Re: [julia-users] Re: iterator construct seems incorrect?

2014-07-23 Thread Stefan Karpinski
Glad it makes sense. Maybe we could explain that better.

 On Jul 23, 2014, at 3:20 PM, vava...@uwaterloo.ca wrote:
 
 Dear Julia users,
 
 Thank you for all your thoughtful replies on this matter.  Indeed, you are 
 all correct, and I misunderstood the construct.  (The point that confused me 
 was that in the call (i,state)=next(I,state), I mistakenly assumed that the 
 returned state should correspond with returned data item i, when in fact 
 the proper approach is for the data item i to correspond to the old state 
 and to lag one position behind the returned state.)  I no longer think 
 there is a problem with the start/done/next paradigm in Julia.
 
 --- Steve Vavasis
 
 
 
 On Wednesday, July 23, 2014 12:29:12 AM UTC+3, vav...@uwaterloo.ca wrote:
 Dear Julia users,
 
 As I have mentioned in earlier posts, I am working on a 2-3 tree 
 implementation of a sort-order dict, that is, a dict in which the (key, 
 value) pairs can be retrieved in the sort-order of the keys.  According to 
 section 2.1.7 of the manual, for i = I; body ; end translates to:
 
   state = start(I)
   while !done(I, state)
   (i,state) = next(I,state)
   body 
   end
 
 The more obvious way to implement the loop would be to put the body BEFORE 
 the 'next' statement, and at first I thought that maybe the manual has a 
 typo.  But then I checked the file dict.jl, and I found indeed the code:
 
 done(t::ObjectIdDict, i) = is(next(t,i),())
 
 So this means that every loop iteration over an ObjectIdDict requires two 
 calls to 'next', one as part of the call to 'done', and a second one to 
 actually advance the loop.
 
 I also looked at the code for 'done' for Dict in dict.jl, and it appears to 
 be buggy(??).  It does not check whether everything after the current i is 
 deleted(??)
 
 For a 2-3 tree, the 'next' operation is logarithmic time, so requiring it 
 twice per loop iteration is undesirable.
 
 Can anyone shed light on why the Julia loop construction is implemented this 
 way, so that two separate calls to 'next' are necessary?  I suppose that it 
 is possible with additional code complexity to cache the result of the first 
 call to 'next' inside the state, but what exactly is the rationale for the 
 current design?
 
 Thanks,
 Steve Vavasis
 


Re: [julia-users] Re: iterator construct seems incorrect?

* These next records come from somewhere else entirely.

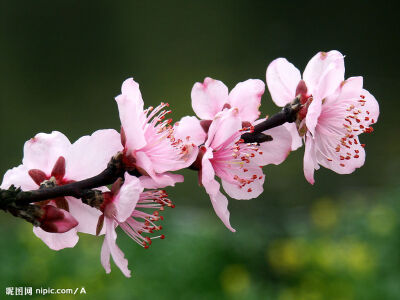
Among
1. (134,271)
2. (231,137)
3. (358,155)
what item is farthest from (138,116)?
(134,271)

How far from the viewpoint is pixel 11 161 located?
5.36 m

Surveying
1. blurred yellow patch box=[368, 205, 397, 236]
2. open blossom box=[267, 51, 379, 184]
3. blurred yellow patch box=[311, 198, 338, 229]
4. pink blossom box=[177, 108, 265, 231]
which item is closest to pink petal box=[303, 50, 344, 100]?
open blossom box=[267, 51, 379, 184]

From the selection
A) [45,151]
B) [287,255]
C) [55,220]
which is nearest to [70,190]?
[55,220]

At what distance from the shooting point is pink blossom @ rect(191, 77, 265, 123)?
0.89m

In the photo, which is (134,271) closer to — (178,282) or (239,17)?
(178,282)

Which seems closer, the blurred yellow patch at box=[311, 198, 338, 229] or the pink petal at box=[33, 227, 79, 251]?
the pink petal at box=[33, 227, 79, 251]

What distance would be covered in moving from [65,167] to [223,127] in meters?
0.24

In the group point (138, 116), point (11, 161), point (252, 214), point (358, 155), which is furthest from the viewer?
point (11, 161)

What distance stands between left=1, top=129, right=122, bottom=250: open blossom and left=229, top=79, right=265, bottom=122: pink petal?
0.20 metres

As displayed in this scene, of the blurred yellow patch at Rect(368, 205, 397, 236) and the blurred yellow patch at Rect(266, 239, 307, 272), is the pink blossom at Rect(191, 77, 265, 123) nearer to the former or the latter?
the blurred yellow patch at Rect(266, 239, 307, 272)

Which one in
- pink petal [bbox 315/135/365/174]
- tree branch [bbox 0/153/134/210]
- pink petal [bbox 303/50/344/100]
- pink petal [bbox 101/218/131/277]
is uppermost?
pink petal [bbox 303/50/344/100]

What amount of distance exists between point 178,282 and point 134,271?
0.72ft

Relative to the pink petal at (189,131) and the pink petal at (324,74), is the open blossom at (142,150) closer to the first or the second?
the pink petal at (189,131)

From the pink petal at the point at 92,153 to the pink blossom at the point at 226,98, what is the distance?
0.15 metres
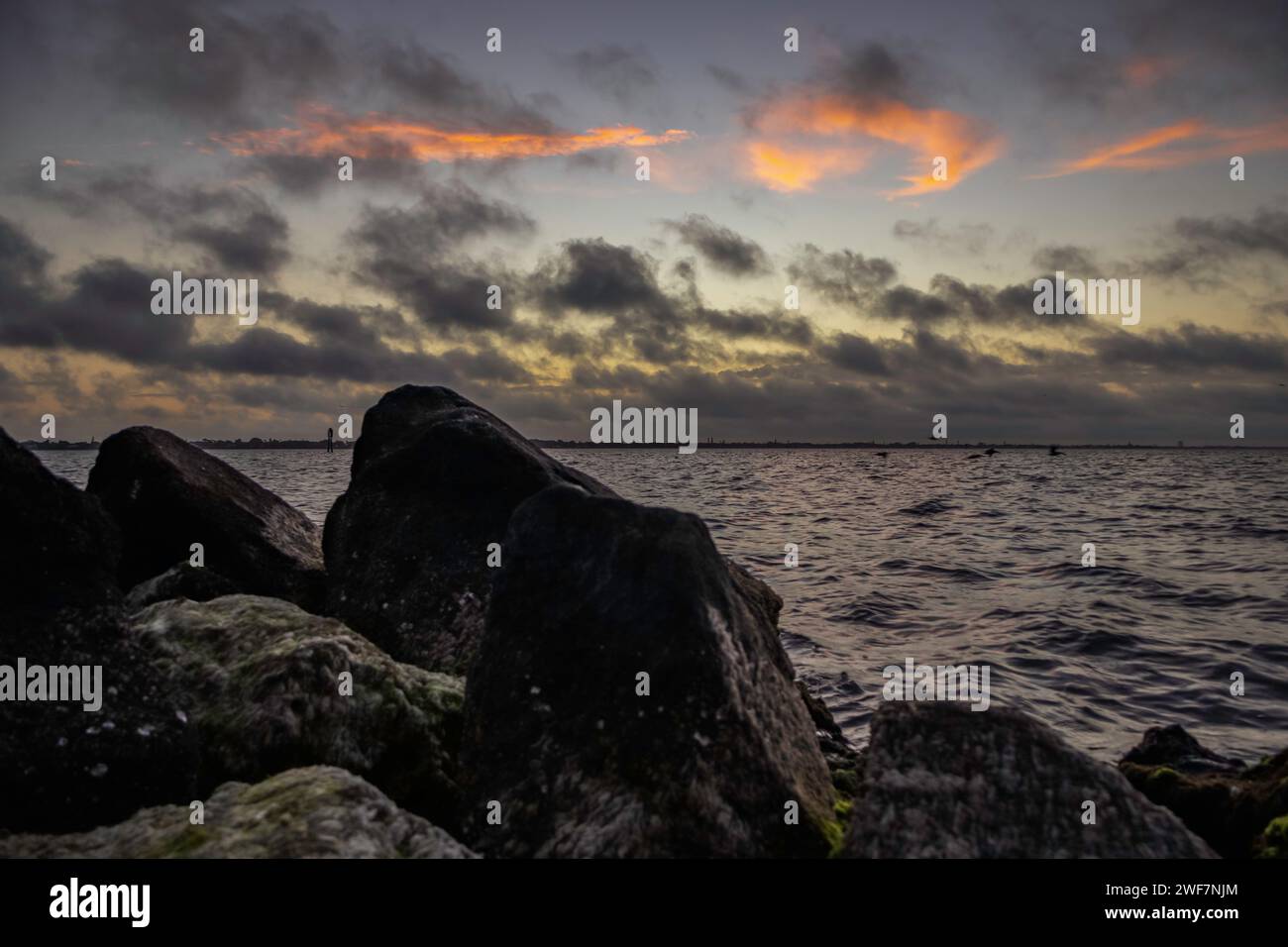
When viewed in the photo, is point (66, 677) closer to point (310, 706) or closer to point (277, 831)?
point (310, 706)

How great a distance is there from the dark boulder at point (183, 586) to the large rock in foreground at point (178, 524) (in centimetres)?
→ 86

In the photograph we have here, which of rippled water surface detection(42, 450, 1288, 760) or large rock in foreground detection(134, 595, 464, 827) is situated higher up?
large rock in foreground detection(134, 595, 464, 827)

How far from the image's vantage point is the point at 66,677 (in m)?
5.67

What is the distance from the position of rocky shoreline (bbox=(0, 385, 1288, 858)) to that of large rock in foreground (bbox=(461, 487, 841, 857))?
0.06 ft

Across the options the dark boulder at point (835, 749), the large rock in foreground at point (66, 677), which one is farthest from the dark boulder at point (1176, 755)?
the large rock in foreground at point (66, 677)

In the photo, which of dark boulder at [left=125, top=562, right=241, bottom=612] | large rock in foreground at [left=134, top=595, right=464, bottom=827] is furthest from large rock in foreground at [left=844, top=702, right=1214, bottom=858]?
dark boulder at [left=125, top=562, right=241, bottom=612]

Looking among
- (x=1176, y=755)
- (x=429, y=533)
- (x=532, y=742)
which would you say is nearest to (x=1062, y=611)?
(x=1176, y=755)

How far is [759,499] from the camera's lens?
55.9 m

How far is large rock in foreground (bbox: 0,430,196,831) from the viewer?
5309 millimetres

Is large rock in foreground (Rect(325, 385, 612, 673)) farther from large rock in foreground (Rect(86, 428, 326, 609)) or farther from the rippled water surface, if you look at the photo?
the rippled water surface

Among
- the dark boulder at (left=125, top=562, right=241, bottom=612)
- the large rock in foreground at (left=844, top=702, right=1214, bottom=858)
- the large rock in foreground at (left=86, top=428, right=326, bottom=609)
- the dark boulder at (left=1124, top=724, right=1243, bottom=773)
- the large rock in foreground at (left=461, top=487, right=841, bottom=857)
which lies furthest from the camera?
the large rock in foreground at (left=86, top=428, right=326, bottom=609)
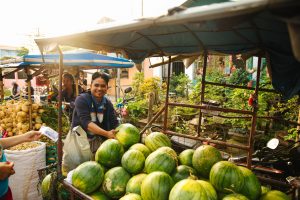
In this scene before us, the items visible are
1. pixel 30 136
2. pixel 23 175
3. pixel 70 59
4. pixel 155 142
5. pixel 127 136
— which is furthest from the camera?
pixel 70 59

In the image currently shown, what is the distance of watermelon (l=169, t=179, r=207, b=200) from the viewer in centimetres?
178

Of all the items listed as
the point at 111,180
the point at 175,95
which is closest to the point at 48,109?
the point at 111,180

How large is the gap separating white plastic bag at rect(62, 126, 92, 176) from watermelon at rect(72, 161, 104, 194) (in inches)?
17.1

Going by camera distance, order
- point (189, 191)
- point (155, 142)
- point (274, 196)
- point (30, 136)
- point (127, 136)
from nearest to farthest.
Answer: point (189, 191), point (274, 196), point (155, 142), point (127, 136), point (30, 136)

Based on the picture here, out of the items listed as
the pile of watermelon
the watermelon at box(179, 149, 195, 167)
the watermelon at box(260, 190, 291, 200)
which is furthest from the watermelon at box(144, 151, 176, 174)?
the watermelon at box(260, 190, 291, 200)

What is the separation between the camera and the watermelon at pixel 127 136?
295 cm

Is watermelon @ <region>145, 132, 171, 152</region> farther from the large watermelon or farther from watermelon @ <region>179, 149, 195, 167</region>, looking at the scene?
watermelon @ <region>179, 149, 195, 167</region>

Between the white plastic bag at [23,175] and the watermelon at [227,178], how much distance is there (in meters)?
3.62

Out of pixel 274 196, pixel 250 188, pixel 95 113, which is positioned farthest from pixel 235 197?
pixel 95 113

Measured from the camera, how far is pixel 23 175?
4.38 metres

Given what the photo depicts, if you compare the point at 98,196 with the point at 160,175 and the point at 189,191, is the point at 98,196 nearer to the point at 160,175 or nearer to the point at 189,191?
the point at 160,175

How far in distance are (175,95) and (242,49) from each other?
878 centimetres

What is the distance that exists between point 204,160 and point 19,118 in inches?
246

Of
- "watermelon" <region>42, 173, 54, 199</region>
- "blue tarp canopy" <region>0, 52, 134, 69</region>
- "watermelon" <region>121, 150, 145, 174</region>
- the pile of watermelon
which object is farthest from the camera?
"blue tarp canopy" <region>0, 52, 134, 69</region>
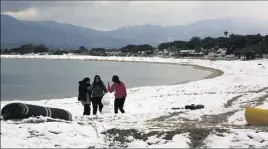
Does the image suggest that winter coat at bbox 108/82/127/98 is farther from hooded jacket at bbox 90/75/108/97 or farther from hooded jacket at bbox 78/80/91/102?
hooded jacket at bbox 78/80/91/102

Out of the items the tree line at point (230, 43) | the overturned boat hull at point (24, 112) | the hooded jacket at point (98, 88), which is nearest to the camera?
the overturned boat hull at point (24, 112)

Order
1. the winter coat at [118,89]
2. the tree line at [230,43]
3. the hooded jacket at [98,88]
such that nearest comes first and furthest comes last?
1. the hooded jacket at [98,88]
2. the winter coat at [118,89]
3. the tree line at [230,43]

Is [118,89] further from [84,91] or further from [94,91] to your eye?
[84,91]

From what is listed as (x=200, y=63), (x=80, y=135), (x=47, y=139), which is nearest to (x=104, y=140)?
(x=80, y=135)

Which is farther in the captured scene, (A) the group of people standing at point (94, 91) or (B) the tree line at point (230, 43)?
(B) the tree line at point (230, 43)

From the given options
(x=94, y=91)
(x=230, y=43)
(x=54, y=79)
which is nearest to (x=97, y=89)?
(x=94, y=91)

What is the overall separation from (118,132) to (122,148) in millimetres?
951

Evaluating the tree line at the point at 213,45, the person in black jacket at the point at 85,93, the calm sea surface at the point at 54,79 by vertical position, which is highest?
the tree line at the point at 213,45

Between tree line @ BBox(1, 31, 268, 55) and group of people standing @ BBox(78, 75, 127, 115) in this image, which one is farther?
tree line @ BBox(1, 31, 268, 55)

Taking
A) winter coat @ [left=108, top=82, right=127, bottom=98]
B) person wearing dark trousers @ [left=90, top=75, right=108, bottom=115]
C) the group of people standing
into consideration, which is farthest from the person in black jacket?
winter coat @ [left=108, top=82, right=127, bottom=98]

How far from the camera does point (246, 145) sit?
9.11 m

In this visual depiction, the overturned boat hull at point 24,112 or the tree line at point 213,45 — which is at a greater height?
the tree line at point 213,45

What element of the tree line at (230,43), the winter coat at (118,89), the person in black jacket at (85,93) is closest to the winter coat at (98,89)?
the person in black jacket at (85,93)

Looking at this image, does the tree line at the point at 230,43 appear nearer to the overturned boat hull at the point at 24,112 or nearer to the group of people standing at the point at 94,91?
the group of people standing at the point at 94,91
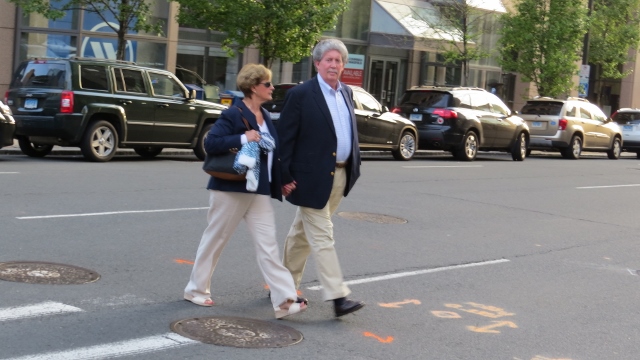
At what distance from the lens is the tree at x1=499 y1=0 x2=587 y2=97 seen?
111 feet

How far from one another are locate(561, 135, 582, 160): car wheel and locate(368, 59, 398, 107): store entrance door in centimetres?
764

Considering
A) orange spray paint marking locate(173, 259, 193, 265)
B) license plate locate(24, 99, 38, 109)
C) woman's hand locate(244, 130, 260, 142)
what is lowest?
orange spray paint marking locate(173, 259, 193, 265)

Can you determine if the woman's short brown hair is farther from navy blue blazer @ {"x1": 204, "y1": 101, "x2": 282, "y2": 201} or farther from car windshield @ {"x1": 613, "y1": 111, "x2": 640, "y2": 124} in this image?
car windshield @ {"x1": 613, "y1": 111, "x2": 640, "y2": 124}

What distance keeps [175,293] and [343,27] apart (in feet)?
86.4

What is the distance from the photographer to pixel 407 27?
32781mm

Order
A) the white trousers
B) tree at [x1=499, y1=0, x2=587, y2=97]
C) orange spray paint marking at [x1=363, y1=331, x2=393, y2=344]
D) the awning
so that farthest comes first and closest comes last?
tree at [x1=499, y1=0, x2=587, y2=97] → the awning → the white trousers → orange spray paint marking at [x1=363, y1=331, x2=393, y2=344]

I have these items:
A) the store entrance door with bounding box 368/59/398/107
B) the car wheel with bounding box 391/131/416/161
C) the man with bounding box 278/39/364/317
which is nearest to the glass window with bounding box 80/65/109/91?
the car wheel with bounding box 391/131/416/161

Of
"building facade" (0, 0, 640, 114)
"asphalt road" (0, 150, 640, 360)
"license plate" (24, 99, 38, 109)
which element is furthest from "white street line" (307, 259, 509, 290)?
"building facade" (0, 0, 640, 114)

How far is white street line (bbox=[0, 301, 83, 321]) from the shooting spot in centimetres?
619

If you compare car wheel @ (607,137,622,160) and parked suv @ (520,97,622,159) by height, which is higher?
parked suv @ (520,97,622,159)

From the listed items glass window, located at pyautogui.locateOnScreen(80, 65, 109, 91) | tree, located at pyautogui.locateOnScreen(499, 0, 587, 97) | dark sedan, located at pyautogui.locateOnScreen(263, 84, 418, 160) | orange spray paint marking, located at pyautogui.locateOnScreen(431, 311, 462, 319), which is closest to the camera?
orange spray paint marking, located at pyautogui.locateOnScreen(431, 311, 462, 319)

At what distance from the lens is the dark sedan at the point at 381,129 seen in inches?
858

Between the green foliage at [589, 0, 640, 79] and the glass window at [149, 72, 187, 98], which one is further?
the green foliage at [589, 0, 640, 79]

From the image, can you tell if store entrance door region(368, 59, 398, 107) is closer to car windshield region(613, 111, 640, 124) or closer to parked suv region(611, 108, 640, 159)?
parked suv region(611, 108, 640, 159)
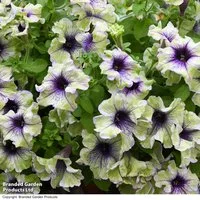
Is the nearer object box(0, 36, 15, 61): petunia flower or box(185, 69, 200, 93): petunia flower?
box(185, 69, 200, 93): petunia flower

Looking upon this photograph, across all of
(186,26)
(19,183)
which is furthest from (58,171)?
(186,26)

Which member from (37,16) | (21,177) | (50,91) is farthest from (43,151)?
(37,16)

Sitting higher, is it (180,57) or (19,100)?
(180,57)

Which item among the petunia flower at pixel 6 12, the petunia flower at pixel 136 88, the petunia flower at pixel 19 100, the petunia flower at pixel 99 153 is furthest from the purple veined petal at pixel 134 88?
the petunia flower at pixel 6 12

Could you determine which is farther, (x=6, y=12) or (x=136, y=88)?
(x=6, y=12)

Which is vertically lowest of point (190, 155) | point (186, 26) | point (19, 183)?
point (19, 183)

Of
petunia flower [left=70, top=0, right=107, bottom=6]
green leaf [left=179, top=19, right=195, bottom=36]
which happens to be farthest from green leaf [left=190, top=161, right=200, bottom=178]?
petunia flower [left=70, top=0, right=107, bottom=6]

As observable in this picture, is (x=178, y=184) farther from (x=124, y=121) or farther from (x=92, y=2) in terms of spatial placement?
(x=92, y=2)

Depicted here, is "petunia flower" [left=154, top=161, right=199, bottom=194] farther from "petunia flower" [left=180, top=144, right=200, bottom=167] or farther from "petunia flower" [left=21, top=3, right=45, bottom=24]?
"petunia flower" [left=21, top=3, right=45, bottom=24]
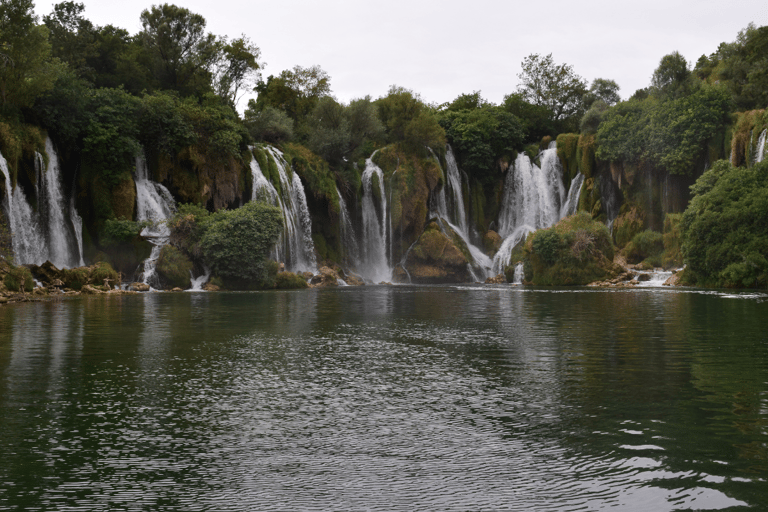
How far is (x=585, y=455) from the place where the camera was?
22.1 feet

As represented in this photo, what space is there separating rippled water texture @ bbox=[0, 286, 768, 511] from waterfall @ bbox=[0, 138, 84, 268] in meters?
25.2

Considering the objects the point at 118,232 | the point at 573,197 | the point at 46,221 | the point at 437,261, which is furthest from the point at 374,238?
the point at 46,221

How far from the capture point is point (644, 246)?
5562cm

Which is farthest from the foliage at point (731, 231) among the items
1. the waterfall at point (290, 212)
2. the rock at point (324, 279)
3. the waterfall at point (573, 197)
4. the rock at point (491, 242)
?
the waterfall at point (290, 212)

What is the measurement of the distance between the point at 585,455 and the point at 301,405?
391 cm

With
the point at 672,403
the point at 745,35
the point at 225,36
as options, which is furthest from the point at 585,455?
the point at 745,35

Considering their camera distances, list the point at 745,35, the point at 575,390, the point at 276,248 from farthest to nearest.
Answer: the point at 745,35 < the point at 276,248 < the point at 575,390

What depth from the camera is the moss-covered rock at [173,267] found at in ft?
141

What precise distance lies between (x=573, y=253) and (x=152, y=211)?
99.5 feet

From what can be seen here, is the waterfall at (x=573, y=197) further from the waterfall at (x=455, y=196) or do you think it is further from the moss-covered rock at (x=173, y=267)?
the moss-covered rock at (x=173, y=267)

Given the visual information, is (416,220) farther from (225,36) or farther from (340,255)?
(225,36)

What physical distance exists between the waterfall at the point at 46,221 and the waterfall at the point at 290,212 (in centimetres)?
1319

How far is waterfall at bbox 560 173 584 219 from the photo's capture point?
6356 cm

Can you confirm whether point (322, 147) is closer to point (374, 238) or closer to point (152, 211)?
point (374, 238)
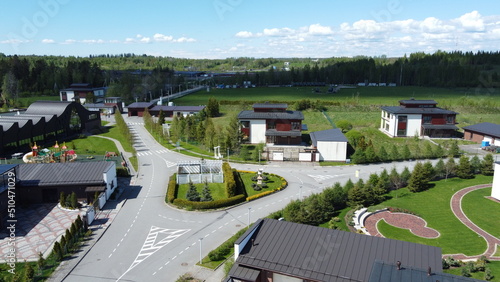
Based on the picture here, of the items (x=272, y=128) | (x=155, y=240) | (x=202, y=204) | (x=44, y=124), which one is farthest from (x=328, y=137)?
(x=44, y=124)

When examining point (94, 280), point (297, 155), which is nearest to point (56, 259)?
point (94, 280)

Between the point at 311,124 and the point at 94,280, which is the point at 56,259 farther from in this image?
the point at 311,124

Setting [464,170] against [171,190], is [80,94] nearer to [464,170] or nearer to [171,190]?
[171,190]

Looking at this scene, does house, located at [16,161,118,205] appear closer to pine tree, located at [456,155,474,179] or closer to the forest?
pine tree, located at [456,155,474,179]

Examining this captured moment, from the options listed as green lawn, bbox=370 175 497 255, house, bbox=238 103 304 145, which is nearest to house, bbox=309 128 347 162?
house, bbox=238 103 304 145

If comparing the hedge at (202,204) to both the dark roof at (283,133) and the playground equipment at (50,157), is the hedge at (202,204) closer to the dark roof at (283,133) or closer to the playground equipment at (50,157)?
the playground equipment at (50,157)
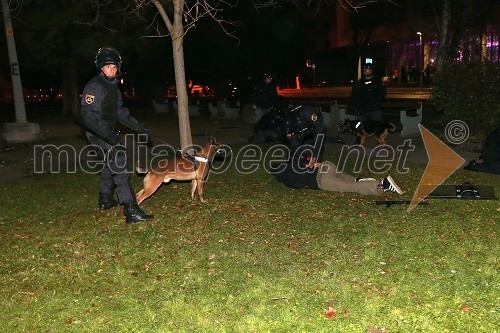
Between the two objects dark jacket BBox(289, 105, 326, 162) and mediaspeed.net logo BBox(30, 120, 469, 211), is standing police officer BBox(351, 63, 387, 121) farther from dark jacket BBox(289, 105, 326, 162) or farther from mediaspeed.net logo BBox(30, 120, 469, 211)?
dark jacket BBox(289, 105, 326, 162)

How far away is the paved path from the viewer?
37.9 feet

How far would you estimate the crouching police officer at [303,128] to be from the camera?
7.90 metres

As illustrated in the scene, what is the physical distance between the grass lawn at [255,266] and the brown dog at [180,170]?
0.41m

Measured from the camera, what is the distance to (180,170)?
720cm

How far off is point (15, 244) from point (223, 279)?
9.30 ft

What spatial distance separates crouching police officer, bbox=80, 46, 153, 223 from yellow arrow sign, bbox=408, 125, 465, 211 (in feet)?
12.4

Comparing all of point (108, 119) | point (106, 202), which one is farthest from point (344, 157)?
point (108, 119)

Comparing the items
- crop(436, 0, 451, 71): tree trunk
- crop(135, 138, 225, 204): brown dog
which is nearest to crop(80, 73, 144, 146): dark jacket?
crop(135, 138, 225, 204): brown dog

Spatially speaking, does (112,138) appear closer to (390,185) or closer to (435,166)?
(390,185)

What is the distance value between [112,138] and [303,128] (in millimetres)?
2918

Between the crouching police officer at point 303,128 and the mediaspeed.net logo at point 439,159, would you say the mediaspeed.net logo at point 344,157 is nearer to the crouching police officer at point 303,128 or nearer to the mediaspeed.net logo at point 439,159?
the mediaspeed.net logo at point 439,159

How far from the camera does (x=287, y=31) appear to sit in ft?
103

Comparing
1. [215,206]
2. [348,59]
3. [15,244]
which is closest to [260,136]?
[215,206]

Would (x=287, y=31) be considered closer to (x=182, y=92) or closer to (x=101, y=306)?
(x=182, y=92)
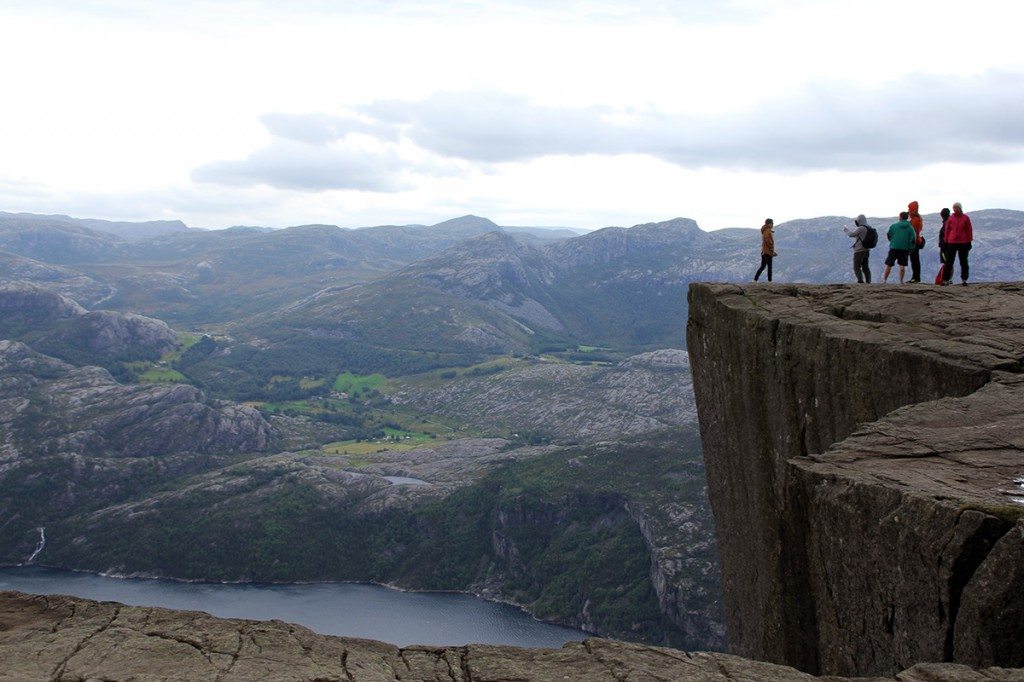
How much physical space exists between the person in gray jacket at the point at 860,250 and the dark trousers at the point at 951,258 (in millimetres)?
2907

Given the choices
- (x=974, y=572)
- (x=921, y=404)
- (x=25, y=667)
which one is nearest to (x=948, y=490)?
(x=974, y=572)

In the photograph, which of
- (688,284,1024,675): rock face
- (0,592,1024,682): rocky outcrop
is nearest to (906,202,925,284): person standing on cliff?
(688,284,1024,675): rock face

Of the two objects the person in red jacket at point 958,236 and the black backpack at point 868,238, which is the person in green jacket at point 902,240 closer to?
the black backpack at point 868,238

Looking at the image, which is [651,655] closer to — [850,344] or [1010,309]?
[850,344]

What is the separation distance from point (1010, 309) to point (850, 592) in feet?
47.7

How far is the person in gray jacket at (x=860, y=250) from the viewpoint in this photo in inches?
1428

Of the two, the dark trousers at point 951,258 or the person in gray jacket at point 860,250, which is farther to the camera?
the person in gray jacket at point 860,250

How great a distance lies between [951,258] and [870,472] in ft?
76.3

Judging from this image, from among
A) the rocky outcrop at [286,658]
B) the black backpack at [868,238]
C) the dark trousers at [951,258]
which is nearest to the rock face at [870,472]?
the rocky outcrop at [286,658]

2014-07-22 Thread Tim Holy
Thanks for clarifying. While I know exactly what you're talking about, and I 
wasn't around when iterators were designed, I've always assumed that the 
current behavior follows from two principles: (1) `done` must evaluate to a 
boolean, and (2) the `item` should not leak out of the scope block defined by 
the `while` loop. Last I thought through it carefully, the current design 
seemed inevitable.

Best,
--Tim

On Tuesday, July 22, 2014 02:59:33 PM vava...@uwaterloo.ca wrote:
 Tim,
 
 The fact that 'next' is called before the loop body rather than after means
 that the 'done' predicate must provide an answer to the question: if
 'next' is called on the current state, then would the result be the end of
 the data structure?  The obvious way to answer that question is to
 actually invoke 'next' to see what happens. For a balanced tree, there is
 no simpler way that I know of to answer the question other than calling
 'next'.  It is possible to avoid the performance hit with additional code
 complexity by caching the result of 'next', but still, the question
 remains, why are start/done/next implemented in this way instead of the
 more obvious way (for example, in the C implementation of for(..; .. ; ..)
 the 'next' operation is invoked at the end of the body).
 
 -- Steve
 
 On Wednesday, July 23, 2014 12:29:12 AM UTC+3, vav...@uwaterloo.ca wrote:
  Dear Julia users,
  
  As I have mentioned in earlier posts, I am working on a 2-3 tree
  implementation of a sort-order dict, that is, a dict in which the (key,
  value) pairs can be retrieved in the sort-order of the keys.  According to
  
  section 2.1.7 of the manual, for i = I; body ; end translates to:
state = start(I)
while !done(I, state)

(i,state) = next(I,state)
body

end
  
  The more obvious way to implement the loop would be to put the body BEFORE
  the 'next' statement, and at first I thought that maybe the manual has a
  typo.  But then I checked the file dict.jl, and I found indeed the code:
  
  done(t::ObjectIdDict, i) = is(next(t,i),())
  
  So this means that every loop iteration over an ObjectIdDict requires two
  calls to 'next', one as part of the call to 'done', and a second one to
  actually advance the loop.
  
  I also looked at the code for 'done' for Dict in dict.jl, and it appears
  to be buggy(??).  It does not check whether everything after the current i
  is deleted(??)
  
  For a 2-3 tree, the 'next' operation is logarithmic time, so requiring it
  twice per loop iteration is undesirable.
  
  Can anyone shed light on why the Julia loop construction is implemented
  this way, so that two separate calls to 'next' are necessary?  I suppose
  that it is possible with additional code complexity to cache the result of
  the first call to 'next' inside the state, but what exactly is the
  rationale for the current design?
  
  Thanks,
  Steve Vavasis



Re: [julia-users] Re: iterator construct seems incorrect?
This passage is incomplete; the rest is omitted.